Il s’agit en fait d’un recueil d’articles publiés entre 1994 et 2006 dans les revues The New Republic, The New York Review of Books, The Nation, Ha’aretz, The London Review of Books et Foreign Affairs. Ainsi que l’annonce l’auteur au début d’une introduction substantielle, « ils couvrent un large éventail de sujets — des marxistes français à la politique étrangère de l’Amérique, de l’économie de la
mondialisation à la mémoire du mal — et un large espace géographique,
de la Belgique à Israël. Mais ils répondent à deux préoccupations
dominantes. La première est le rôle des idées et la responsabilité
des intellectuels. Le tout premier essai repris ici traite d’Albert
Camus, le plus récent est consacré à Leszek Kołakowski. Ma seconde
préoccupation est la place de l’histoire récente dans une ère d’oubli :
la difficulté que nous avons à dégager un sens du siècle troublé qui
vient de s’achever et à en tirer les leçons » (p. 13). La pensée est
claire, le style direct et la lecture agréable (malgré un petit nombre
de passages où la traduction a dû être mal retranscrite).
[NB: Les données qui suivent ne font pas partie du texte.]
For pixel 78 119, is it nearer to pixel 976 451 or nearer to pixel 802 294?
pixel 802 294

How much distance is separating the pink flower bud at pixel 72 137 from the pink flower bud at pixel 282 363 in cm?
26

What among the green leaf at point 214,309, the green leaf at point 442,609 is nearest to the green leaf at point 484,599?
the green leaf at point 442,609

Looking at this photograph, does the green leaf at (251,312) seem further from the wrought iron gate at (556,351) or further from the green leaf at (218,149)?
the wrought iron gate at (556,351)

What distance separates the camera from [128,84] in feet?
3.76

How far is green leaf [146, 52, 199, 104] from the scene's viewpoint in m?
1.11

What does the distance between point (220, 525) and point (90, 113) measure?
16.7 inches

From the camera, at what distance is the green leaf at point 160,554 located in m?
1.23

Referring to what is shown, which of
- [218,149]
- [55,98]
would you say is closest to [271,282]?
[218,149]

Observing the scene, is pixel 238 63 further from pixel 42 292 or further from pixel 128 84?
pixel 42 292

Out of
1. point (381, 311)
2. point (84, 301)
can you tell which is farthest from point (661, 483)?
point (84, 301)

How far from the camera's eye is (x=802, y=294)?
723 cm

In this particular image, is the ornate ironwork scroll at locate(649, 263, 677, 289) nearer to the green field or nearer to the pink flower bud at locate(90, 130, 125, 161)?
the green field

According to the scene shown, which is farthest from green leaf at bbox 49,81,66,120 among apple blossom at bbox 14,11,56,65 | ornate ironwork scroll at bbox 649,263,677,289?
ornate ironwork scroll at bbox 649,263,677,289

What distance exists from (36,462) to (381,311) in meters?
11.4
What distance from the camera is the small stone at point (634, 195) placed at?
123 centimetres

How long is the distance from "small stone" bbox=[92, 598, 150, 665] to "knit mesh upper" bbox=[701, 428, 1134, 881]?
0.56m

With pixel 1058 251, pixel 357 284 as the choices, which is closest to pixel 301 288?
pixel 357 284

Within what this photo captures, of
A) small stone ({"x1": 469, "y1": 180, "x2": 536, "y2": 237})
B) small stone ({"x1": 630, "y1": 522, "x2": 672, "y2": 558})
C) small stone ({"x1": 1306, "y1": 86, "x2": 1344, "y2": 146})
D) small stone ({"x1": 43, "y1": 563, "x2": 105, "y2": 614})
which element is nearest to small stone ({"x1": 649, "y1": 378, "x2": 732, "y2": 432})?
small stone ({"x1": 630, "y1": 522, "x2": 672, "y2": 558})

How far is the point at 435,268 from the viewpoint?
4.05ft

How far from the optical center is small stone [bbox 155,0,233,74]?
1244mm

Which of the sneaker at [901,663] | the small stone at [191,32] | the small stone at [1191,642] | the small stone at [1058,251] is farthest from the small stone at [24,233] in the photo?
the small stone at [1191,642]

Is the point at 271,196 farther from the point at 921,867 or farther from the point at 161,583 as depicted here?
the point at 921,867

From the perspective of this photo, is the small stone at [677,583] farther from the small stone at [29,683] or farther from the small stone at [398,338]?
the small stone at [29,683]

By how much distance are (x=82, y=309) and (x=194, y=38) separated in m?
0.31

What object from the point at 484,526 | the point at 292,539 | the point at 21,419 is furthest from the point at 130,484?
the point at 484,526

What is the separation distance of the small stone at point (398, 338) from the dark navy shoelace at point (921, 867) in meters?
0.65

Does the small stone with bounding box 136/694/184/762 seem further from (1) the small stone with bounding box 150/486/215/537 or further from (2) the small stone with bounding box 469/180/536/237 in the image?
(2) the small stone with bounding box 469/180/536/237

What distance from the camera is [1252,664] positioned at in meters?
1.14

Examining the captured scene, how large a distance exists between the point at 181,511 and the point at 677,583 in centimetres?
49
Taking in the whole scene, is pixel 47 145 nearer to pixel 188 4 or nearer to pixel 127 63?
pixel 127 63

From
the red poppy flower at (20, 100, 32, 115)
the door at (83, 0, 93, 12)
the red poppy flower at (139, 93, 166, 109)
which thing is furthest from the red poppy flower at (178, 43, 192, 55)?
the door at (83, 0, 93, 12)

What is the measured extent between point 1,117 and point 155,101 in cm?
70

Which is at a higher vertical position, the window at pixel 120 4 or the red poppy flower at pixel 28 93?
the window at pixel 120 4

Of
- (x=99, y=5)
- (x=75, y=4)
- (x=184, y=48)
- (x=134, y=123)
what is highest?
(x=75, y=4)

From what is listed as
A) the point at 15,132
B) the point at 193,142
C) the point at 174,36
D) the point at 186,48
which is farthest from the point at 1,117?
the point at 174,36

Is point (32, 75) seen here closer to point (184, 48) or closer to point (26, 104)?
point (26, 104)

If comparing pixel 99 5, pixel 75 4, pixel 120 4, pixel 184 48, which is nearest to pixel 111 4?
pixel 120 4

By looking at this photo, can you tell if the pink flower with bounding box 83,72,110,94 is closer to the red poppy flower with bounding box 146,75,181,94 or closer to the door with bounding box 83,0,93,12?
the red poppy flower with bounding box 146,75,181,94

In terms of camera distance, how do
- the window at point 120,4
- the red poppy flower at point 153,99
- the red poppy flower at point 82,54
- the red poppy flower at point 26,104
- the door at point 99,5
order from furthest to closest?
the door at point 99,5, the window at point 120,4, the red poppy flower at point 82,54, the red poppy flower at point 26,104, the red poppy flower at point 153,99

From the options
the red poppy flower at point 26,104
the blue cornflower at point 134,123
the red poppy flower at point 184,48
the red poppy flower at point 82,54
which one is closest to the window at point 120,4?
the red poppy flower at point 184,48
Les deux premières parties du livre, intitulées « Le cœur des ténèbres »
et « La politique de l’engagement intellectuel », réunissent des
monographies consacrées à des personnages : Arthur Koestler, Primo
Levi, Manès Sperber et Hannah Arendt pour la première, Albert Camus,
Louis Althusser, Eric Hobsbawm, Leszek Kołakowski, Jean-Paul II et
Edward Said pour la seconde, dans un style assez proche de celui
des « Vies politiques » de Hannah Arendt.
Il n’est pas surprenant que « Le cœur des ténèbres » soit occupé par
quatre intellectuels juifs qui vécurent à l’époque des grandes tueries
européennes, et qui, parmi les premiers, tentèrent, à l’époque avec
peu de succès, d’attirer l’attention de leurs contemporains sur
l’ampleur et la nature extraordinaires des crimes des régimes nazi et
soviétique. À l’occasion, chaque fois, de la parution d’un livre écrit
par le personnage en question, ou consacré à lui, Judt fait appel à
une érudition sans faille pour une analyse en profondeur.
Hannah Arendt
Depuis quelques années il semble de bon ton de dévaluer l’œuvre de
Hannah Arendt en montant en épingle des erreurs anecdotiques ou des
analyses discutables mais relatives à des points particuliers : en
réalité, peut-on soupçonner, parce que l’intelligentsia française ne
supporte toujours pas que l’assassinat de dizaines de millions de
personnes par le régime soviétique ait été mis rigoureusement en
parallèle, par elle, avec les crimes nazis, et aussi parce que sa
critique de l’establishment sioniste et israélien lors du procès
d’Eichmann n’a pas été acceptée par les milieux pro-israéliens.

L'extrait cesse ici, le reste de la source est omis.